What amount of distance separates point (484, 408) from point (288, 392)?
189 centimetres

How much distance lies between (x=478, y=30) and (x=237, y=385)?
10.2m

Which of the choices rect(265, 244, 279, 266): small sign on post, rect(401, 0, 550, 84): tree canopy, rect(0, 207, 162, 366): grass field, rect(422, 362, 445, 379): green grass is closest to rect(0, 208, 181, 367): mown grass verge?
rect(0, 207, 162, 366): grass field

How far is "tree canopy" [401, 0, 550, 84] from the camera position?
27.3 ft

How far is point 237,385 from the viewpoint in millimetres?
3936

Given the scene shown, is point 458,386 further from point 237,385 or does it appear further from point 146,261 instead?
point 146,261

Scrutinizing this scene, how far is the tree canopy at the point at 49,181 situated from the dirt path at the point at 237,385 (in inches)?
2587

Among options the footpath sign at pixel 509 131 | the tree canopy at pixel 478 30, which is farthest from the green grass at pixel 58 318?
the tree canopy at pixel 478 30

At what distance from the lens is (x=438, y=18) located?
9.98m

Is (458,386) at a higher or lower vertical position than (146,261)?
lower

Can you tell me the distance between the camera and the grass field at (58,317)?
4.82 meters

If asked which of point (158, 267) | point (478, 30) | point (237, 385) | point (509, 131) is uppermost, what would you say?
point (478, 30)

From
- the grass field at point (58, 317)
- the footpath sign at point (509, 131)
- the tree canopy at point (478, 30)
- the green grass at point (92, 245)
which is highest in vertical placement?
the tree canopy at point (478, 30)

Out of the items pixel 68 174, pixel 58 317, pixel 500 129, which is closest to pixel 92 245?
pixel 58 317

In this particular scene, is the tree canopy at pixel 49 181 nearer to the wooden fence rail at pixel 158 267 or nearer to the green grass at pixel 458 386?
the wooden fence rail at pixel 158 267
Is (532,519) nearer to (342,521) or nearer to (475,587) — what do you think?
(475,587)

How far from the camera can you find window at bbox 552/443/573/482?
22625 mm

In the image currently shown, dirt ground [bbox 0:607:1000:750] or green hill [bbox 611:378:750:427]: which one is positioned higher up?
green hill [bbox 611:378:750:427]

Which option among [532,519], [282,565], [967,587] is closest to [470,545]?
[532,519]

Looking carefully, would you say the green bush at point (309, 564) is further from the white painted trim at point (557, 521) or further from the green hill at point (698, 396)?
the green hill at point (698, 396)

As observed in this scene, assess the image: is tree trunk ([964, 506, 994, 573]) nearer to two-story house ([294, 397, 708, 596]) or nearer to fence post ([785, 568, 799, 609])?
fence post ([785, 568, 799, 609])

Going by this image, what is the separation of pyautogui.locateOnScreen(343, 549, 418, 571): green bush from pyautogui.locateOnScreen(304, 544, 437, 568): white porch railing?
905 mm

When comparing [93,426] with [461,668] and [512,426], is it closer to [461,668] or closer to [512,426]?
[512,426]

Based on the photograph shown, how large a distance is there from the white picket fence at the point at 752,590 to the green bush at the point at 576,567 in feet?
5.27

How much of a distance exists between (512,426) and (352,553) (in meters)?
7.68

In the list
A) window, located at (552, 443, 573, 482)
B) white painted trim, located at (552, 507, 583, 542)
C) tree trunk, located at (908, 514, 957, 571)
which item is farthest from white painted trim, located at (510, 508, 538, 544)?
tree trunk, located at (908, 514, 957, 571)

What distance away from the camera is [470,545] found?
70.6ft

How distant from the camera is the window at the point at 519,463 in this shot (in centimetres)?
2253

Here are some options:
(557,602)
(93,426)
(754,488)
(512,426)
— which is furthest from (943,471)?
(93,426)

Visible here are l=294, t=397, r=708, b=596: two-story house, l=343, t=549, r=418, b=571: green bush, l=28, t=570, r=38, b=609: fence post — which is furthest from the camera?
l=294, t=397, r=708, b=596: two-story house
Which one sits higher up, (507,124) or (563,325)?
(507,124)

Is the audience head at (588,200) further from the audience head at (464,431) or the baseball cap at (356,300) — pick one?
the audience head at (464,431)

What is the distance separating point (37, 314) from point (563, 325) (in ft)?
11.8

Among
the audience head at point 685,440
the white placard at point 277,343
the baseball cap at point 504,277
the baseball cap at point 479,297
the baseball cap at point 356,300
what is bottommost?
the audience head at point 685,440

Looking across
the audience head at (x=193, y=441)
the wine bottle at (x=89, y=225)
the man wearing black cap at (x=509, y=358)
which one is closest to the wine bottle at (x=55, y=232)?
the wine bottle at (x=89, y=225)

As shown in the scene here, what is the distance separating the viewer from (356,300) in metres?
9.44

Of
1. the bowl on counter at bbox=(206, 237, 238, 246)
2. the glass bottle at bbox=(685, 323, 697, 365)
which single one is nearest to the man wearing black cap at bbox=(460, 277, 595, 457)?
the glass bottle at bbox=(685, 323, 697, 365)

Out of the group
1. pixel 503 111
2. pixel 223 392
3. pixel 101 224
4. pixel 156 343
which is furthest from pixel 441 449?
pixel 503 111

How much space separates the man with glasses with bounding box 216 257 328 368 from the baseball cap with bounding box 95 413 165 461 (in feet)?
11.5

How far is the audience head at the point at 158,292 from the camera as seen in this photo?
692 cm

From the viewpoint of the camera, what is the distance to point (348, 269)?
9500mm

....................

• _DESCRIPTION OF THE TASK_
Count how many lines in the entries above contain the string "meters". Reply with the number alone.

• _TASK RESPONSE_
2